Tuesday, September 1, 2009

ModernHealthCare's "100 Most Powerful People in Healthcare" -- Whatever Happened to Medicine, Especially Serious Medicine?





When most Americans think about "health care," they probably think about medicine as a tool for health, about doctors and patients and hospitals, about discoverers, and so on--the stuff of life, health, and death. But when the health care industry thinks about "health care," the vision is different: Those inside the health care sector, if one recent "most influential" list is any guide, see health care as mostly consisting of politics and financing. No wonder Serious Medicine is getting the short shrift.

On August 24, ModernHealthCare.com offered its list of "100 Most Powerful People in Healthcare." The list is quite interesting--and revealing about what might be called the "Political and Economic Transformation of American Medicine"--with apologies to Paul Starr, author of the hugely influential 1984 book, The Social Transformation of American Medicine.

The ModernHealthCare list tells us everything we need to know about the way that health and medicine are perceived these days, at least by these inside players. And perhaps, if the list is an accurate depiction of the status quo, then the "100" tells us why health and medicine have fallen into such a morass.

The "top ten" on the list are all politics--all ten of the top ten work inside the Beltway. #1 on the list is Barack Obama, #2 is Kathleen Sebelius, and #3 is Nancy-Ann DeParle. Interestingly, that's three officials in the Executive Branch, before we get to two members of the Legislative Branch, Senators Max Baucus, #4, and Chuck Grassley, #5. Is that really the right power-ranking? To put Sebelius and DeParle--both unelected bureaucrats, in their posts for just a few months--ahead of two Senators, each of whom has more than 30 years of elected-office experience? As they say in Washington DC, the President proposes, and Congress disposes.

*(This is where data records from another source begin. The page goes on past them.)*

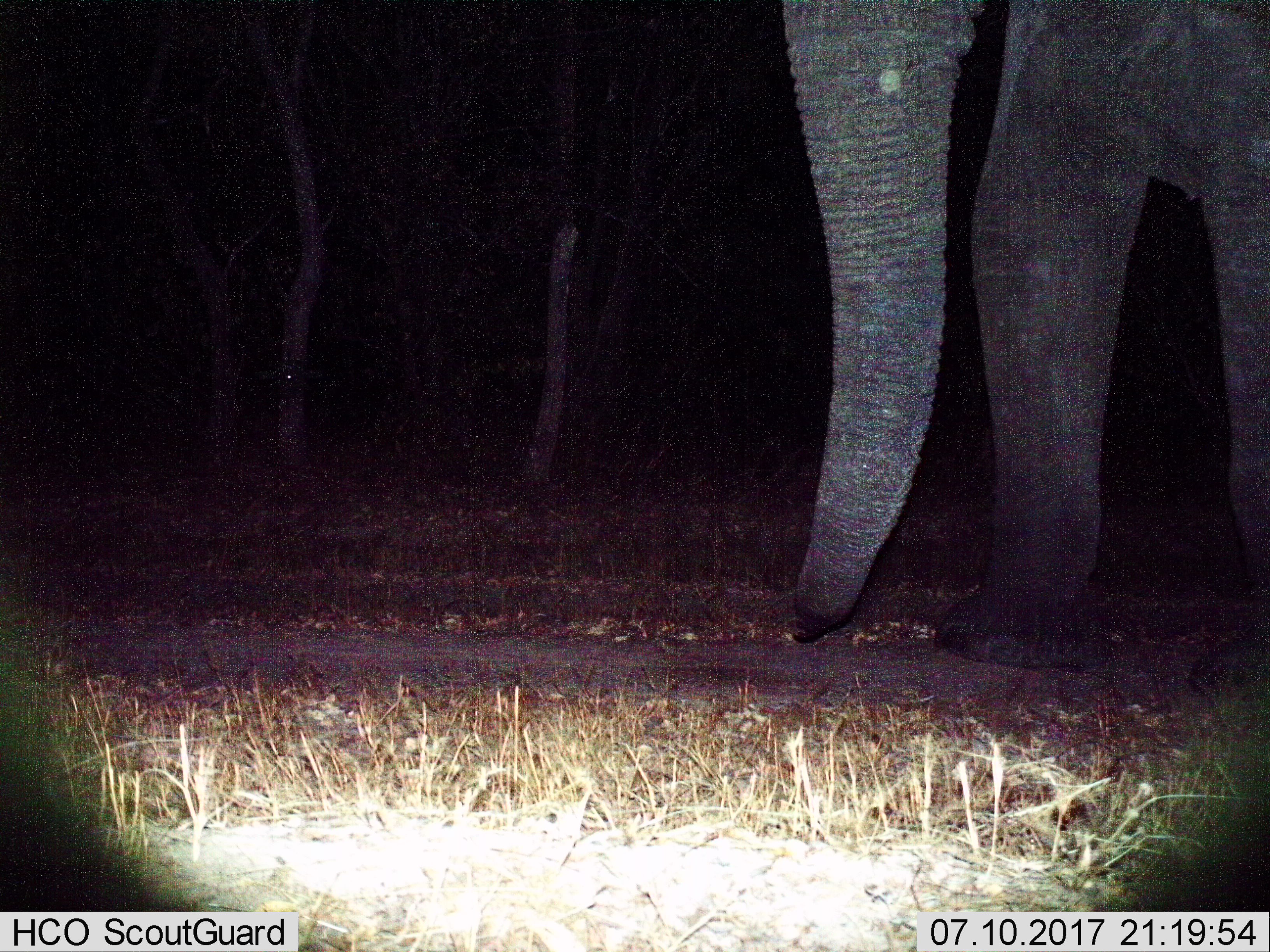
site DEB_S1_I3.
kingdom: Animalia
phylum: Chordata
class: Mammalia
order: Proboscidea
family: Elephantidae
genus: Loxodonta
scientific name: Loxodonta africana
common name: african bush elephant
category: elephant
Elephant (african bush elephant) (Loxodonta africana), count 1. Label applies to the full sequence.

There are some other interesting choices on the "100." #6 on the list is David Blumenthal, "national coordinator for health information technology"--that's one of those jobs that seems obscure, until one realizes that all the whole spending-trajectory ambitions of OMB Director Peter Orszag, #9, depend on gaining control of America's health IT. Not just federal health IT, but American health IT.

But of course, health care is not just a Beltway battle; it's a battle of activists. So one sees names such as #10, Andy Stern of The Service Employees International Union, headquartered in DC's trendy Dupont Circle; although, of course, the SEIU is a major grassroots force.

And #13 is Bill Gates, of the Bill and Melinda Gates Foundation. Other interesting choices pop up on the list, including #24 Newt Gingrich, who is now (among other things) the president of the Center for Health Transformation in DC. And yet John Rother, EVP of the mighty AARP, is all the way down at #97. But for the most part, the "100" is dominated by health insurance company executives and hospital executives, and medical trade groups of various kinds.

Does this "100" list represent a true snapshot America's medical system? Oops, make that "healthcare," because "medical" and "medicine" seem to have gone out of fashion in the last few decades. "Health" is the more popular word nowadays--perhaps precisely because "health" slides the focus away from medicine and molecules and the Hippocratic Oath and all that toward a vaguer focus on medicine and a tighter focus on finance. That transformation was prefigured, in a way, by Starr's book, which is a great book, even if it is basically an attack on the medical profession and a call for the demotion of the healing arts. Twenty-five years later, medicine and healing have been demoted, but the big winners in the years since have not been politicians--as Starr probably hoped--but rather the financial types, the MBA's, and the Wall Streeters. Maybe the politicians will gain power in the years to come--that certainly is the Obama agenda--but if public-sector bean-counters gain power away from the private-sector bean-counters, it's hard to see how Serious Medicine will gain a whit.

As Jeremy Shane, a veteran health care expert, observes, "There's not a single practicing clinician or surgeon on the list. But it's the Faucis, Jarviks and Ventners of today and tomorrow who will shape health care as much as administrators and policymakers." That's Anthony Fauci, director of the National Institute of Allergy and Infection Diseases, and Robert Jarvik, the creator of the artificial heart, and Craig Ventner, the key discoverer of the human genome. Those are the kinds of visionaries that have, are, and will medicine the source of cures, and gives people hope for life. Fauci, Jarvik, and Ventner are apostles of Serious Medicine.

So the ModernHealthCare list is worth studying, not only for who is on it, but for who is not on it.